CallTower's service allowed San Francisco-based Telekenex to take advantage of telephony features it couldn't justify paying for on its own, said Rob Lamb, vice president of sales and marketing for the company. Telekenex, which resells voice, data, videoconferencing and storage services to SMBs, looked into purchasing a PBX for its nine-person office, Lamb said.

"Unless you have 25 or 30 people, the cost is hard to justify," he said. "The PBX that you could buy for a nine-person organization wouldn't have any of the functionality we have."

Telekenex opted for CallTower's unified messaging service, which adds a hosted Microsoft Exchange server. That allows Telekenex employees to access both voice mail and e-mail through their Cisco IP phones, Lamb said. "This is very cool stuff," he said. "They have taken interesting technology and created a business solution."

Also, Lamb said, it allowed the company to avoid heavy start-up costs. "With the service, we were able to eliminate the need for both a PBX and an

e-mail server."

For San Francisco-based Fort Point Partners, using CallTower's service is a way to try out IP telephony without much investment, said Sean Alberts, director of IT for the e-business solution provider. Prior to moving to CallTower's service in March, Fort Point had a leased a PBX, but the lease was ending.

"It was time to make a decision," Alberts said. "We tested other systems, and found the Cisco system to be the most stable and the most reliable," he said. "But we wanted the flexibility to change if it turned out that it's not what we want or need.
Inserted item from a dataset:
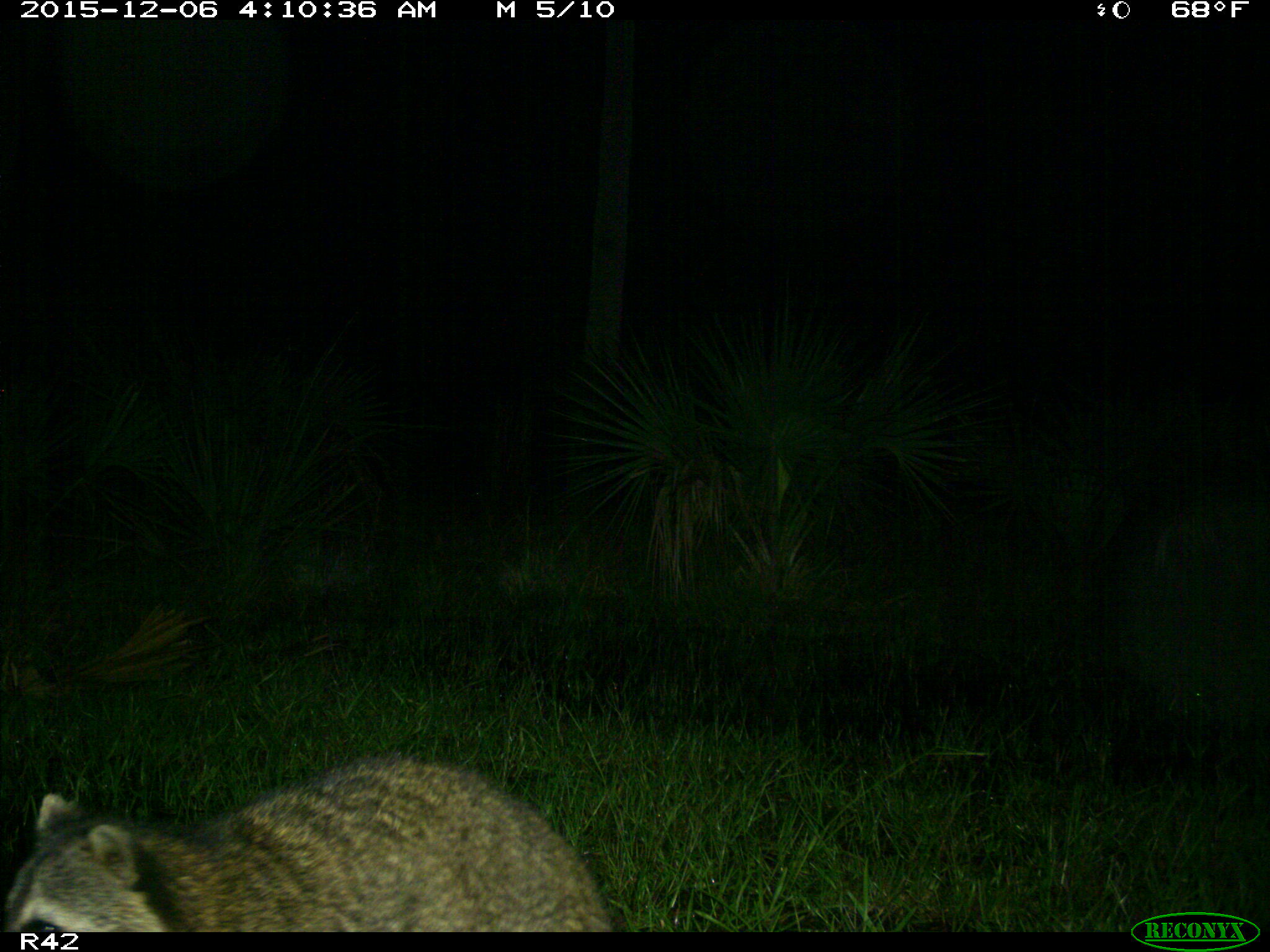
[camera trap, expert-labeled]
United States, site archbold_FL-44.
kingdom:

As a service, it saves us manpower and resources and allows us to evaluate IP telephony."

Alberts said Fort Point is using about 75 IP phones in its San Francisco office, and will likely roll the service out to its New York office next. He added that he especially likes the fact that traveling Fort Point employees can check e-mail and voice mail through a Web browser.

Most small businesses don't care whether the system is IP-based, but they are impressed with what it can offer them, Bolt said.

"You mention IP telephony to your typical SMB manager and his eyes glaze over," he said. "But tell him about all the features he can get with no up-front investment, and he wakes up."